BEGIN Quoted passage

Haskell's hxt fails if I add another line a function

I am trying to parse a COLLADA file with Haskell's hxt package.

I have been doing fine, but I have run into an odd bug (or more likely, an error on my part).

I have an arrow that looks like this:

processGeometry = proc x -> do
    geometry <- atTag "geometry" -< x
    meshID <- getAttrValue "id" -< geometry
    meshName <- getAttrValue "name" -< geometry
    mesh <- atTag "mesh" -< geometry
    sources <- hasName "source" <<< getChildren -< mesh
    positionSource <- hasAttrValue "id" ("-positions" `isSuffixOf`) -< sources
    positionArray  <- processFloatSource -< positionSource
    returnA -< positionArray

Adding the line

normalSource <- hasAttrValue "id" ("-normals" `isSuffixOf`) -< sources

near the bottom, however, makes the entire arrow fail.

This happens no matter what I return, even if I am returning the original x.

Here is my atTag function:

atTag tag = deep (isElem >>> hasName tag)

And here is my sample COLLADA file I am trying to parse: https://pastebin.com/mDSTH2TW

Why does adding a line change the outcome of the arrow completely, when it shouldn't do anything at all?

Solution

TL;DR: if you're looking for two separate child elements, use separate calls to getChildren.

Your variable sources doesn't represent the list of all source elements. Instead it's a single source. If you check the type of sources, you'll see it's XMLTree. So when you use hasAttrValue on it twice, you're looking for a single source element that matches both cases.

END Quoted passage

Written request A ▸ Count the lines of the records that contain the string "hair", and give only that number.
The records that follow are unrelated to the hxt thread.

BEGIN Material to process

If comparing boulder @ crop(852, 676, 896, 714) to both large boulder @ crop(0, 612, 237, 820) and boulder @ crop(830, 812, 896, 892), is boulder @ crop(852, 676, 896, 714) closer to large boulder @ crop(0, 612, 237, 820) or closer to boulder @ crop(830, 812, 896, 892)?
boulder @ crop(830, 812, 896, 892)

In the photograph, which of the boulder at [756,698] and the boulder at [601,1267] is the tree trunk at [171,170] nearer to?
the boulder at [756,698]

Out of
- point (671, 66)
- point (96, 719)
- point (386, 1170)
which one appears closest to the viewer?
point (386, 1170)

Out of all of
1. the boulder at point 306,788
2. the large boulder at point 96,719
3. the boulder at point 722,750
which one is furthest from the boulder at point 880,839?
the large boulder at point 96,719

END Material to process
BEGIN Material to process

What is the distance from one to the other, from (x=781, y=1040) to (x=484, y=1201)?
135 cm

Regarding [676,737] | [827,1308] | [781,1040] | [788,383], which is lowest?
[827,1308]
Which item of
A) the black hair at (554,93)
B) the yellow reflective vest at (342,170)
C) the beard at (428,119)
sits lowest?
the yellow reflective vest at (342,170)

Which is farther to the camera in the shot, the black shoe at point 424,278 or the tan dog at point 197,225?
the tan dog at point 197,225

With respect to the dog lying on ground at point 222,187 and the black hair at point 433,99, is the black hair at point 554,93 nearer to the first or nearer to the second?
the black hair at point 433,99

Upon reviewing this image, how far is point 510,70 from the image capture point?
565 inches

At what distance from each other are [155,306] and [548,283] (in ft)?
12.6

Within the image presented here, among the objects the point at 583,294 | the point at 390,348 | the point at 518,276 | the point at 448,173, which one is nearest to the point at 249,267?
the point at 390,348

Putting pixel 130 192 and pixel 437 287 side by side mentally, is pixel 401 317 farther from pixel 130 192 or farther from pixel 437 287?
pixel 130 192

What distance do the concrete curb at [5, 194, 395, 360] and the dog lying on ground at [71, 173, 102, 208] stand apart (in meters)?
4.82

END Material to process

Written request B ▸ Transcribe the part of the hxt thread that runs from "Why does adding" to "matches both cases.", with no changes.

Complete output A ▸ 3

Complete output B ▸
Why does adding a line change the outcome of the arrow completely, when it shouldn't do anything at all?

Solution

TL;DR: if you're looking for two separate child elements, use separate calls to getChildren.

Your variable sources doesn't represent the list of all source elements. Instead it's a single source. If you check the type of sources, you'll see it's XMLTree. So when you use hasAttrValue on it twice, you're looking for a single source element that matches both cases.